____ Teks dokumen

Berkah adalah datangnya kebaikan atau
bertambahnya kebaikan. Tabarrukan berarti mencari kebaikan yang banyak[1].
Berkah hanya milik Allah swt.. Allah berhak memberikannya kepada siapa saja,
kapan saja, dan di mana saja.
Tabarruk (mencari berkah) sudah dilakukan oleh
ulama salaf, para sahabat, bahkan Rasulullah saw.. Cerita-ceritanya bertebaran
di berbagai kitab hadis. Insyaallah, pada tulisan-tulisan selanjutnya akan disajikan
cerita-cerita mereka yang ber-tabarruk. Mulai mencari berkah dari
selendang Rasulullah, rambut Rasulullah, peninggalan-peninggalan (atsar) Rasullah, dan
seterusnya.
Setidaknya, ada tiga hal yang bisa
dicari berkahnya (di-tabarruk). Pertama, seseorang, seperti
Rasulullah. Kedua, atsâr (peninggalan), seperti rambutnya
Rasulullah. Ketiga, tempat, seperti gua hira’. Mencari berkah dari tiga
hal tersebut bukan berarti menuhankannya. Ketiga hal itu hanya wasilah, perantara
saja. Sedangkan yang memberi berkah (kebaikan) hanyalah Allah swt..
Misalnya, tabarrukan (mencari
berkah) pada Rasulullah atau pada seorang ualama. Bukan berarti Rasulullah atau
ulama itu bisa memberi kebaikan atau kejelekan. Tidak. Sebab, pemberi
sesungguhnya hanya Allah. Rasulullah dan ulama itu hanya pelantara antara
pencari berkah dan Allah swt.. Karena Rasulullah dan ulama adalah orang yang
dekat dengan Allah.
Misalnya, tabarrukan (mencari
berkah) pada (atsar) peninggalan. Para pencari berkah harus yakin bahwa
peninggalan itu tidak ada apa-apanya. Tidak bisa memberi menfaat, juga tidak
bisa memberi mudhorot. Akan tetapi, karena atsar itu adalah peninggalan
orang yang dekat dengan Allah, kita menjadikannya perantara. Semoga saja, Allah
memberikan kebaikan dengan sebab peninggalan itu.
Contoh kecilnya, Sayyidina Khalid
menyelipkan rambut Rasulullah di songkoknya. Dia mengharapkan kemenangan berkah
rambut Rasulullah itu. Akhirnya, Allah benar-benar membuatnya selalu menang di
medan pertempuran. Yang membuat Sayyidina Khalid menang, tetaplah Allah. Rambut
Rasulullah hanya wasilah saja.

________

Tugas yang diberikan A =>
Tuliskan kembali tanpa perubahan bagian catatan yang diawali baris berisi "How far is point" dan diakhiri baris berisi "176500 millimetres". Kedua baris itu ikut disalin.

____ Bahan yang disediakan

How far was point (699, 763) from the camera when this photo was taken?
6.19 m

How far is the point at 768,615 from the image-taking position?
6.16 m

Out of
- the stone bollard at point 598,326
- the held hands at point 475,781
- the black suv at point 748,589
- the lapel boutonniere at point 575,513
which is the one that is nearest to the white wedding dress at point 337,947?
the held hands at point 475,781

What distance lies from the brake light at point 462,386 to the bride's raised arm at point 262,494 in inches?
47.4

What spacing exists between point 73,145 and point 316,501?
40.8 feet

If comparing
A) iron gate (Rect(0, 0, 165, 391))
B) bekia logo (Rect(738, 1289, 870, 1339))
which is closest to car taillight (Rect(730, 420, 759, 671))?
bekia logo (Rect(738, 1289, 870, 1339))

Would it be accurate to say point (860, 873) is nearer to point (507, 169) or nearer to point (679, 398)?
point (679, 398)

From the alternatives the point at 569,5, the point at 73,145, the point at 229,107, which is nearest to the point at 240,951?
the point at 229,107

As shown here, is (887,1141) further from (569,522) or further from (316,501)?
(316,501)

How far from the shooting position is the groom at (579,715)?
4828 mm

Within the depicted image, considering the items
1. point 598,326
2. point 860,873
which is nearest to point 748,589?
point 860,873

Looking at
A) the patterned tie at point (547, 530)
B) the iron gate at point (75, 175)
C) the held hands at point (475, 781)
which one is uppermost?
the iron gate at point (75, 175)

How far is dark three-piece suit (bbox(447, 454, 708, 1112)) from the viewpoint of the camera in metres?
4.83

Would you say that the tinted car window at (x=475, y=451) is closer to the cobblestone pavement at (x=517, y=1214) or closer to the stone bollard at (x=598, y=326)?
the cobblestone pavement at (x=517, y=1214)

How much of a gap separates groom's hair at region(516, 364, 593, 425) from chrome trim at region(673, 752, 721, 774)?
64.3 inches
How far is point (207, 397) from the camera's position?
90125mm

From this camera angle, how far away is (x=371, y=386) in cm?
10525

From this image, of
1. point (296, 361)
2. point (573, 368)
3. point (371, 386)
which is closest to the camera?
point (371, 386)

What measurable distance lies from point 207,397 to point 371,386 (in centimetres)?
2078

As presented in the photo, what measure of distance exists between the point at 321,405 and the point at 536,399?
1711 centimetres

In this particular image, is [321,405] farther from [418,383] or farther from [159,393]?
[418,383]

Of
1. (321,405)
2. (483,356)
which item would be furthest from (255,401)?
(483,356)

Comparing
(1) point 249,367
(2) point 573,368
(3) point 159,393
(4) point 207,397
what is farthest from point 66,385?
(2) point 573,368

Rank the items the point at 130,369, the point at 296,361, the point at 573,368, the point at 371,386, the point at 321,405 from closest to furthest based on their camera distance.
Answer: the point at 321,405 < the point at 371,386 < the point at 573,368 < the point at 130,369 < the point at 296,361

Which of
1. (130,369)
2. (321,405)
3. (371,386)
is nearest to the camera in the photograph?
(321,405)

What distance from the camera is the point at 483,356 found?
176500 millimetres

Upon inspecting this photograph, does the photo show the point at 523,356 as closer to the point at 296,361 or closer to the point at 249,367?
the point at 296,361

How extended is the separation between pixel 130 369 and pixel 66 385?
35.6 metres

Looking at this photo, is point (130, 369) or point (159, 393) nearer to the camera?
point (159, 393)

________

Tugas yang diberikan B =>
Menurut teks tentang tabarruk, di mana Sayyidina Khalid menyelipkan rambut Rasulullah?

Jawaban yang benar A =>
How far is point (207, 397) from the camera's position?
90125mm

From this camera angle, how far away is (x=371, y=386) in cm?
10525

From this image, of
1. point (296, 361)
2. point (573, 368)
3. point (371, 386)
which is closest to the camera?
point (371, 386)

What measurable distance lies from point 207,397 to point 371,386 (in centimetres)?
2078

As presented in the photo, what measure of distance exists between the point at 321,405 and the point at 536,399?
1711 centimetres

In this particular image, is [321,405] farther from [418,383] or farther from [159,393]?
[418,383]

Of
1. (321,405)
2. (483,356)
which item would be furthest from (255,401)?
(483,356)

Comparing
(1) point 249,367
(2) point 573,368
(3) point 159,393
(4) point 207,397
what is farthest from point 66,385?
(2) point 573,368

Rank the items the point at 130,369, the point at 296,361, the point at 573,368, the point at 371,386, the point at 321,405 from closest to furthest based on their camera distance.
Answer: the point at 321,405 < the point at 371,386 < the point at 573,368 < the point at 130,369 < the point at 296,361

Which of
1. (130,369)
2. (321,405)
3. (371,386)
is nearest to the camera in the photograph?
(321,405)

What distance from the camera is the point at 483,356 found?
176500 millimetres

Jawaban yang benar B =>
Sayyidina Khalid menyelipkan rambut Rasulullah di songkoknya.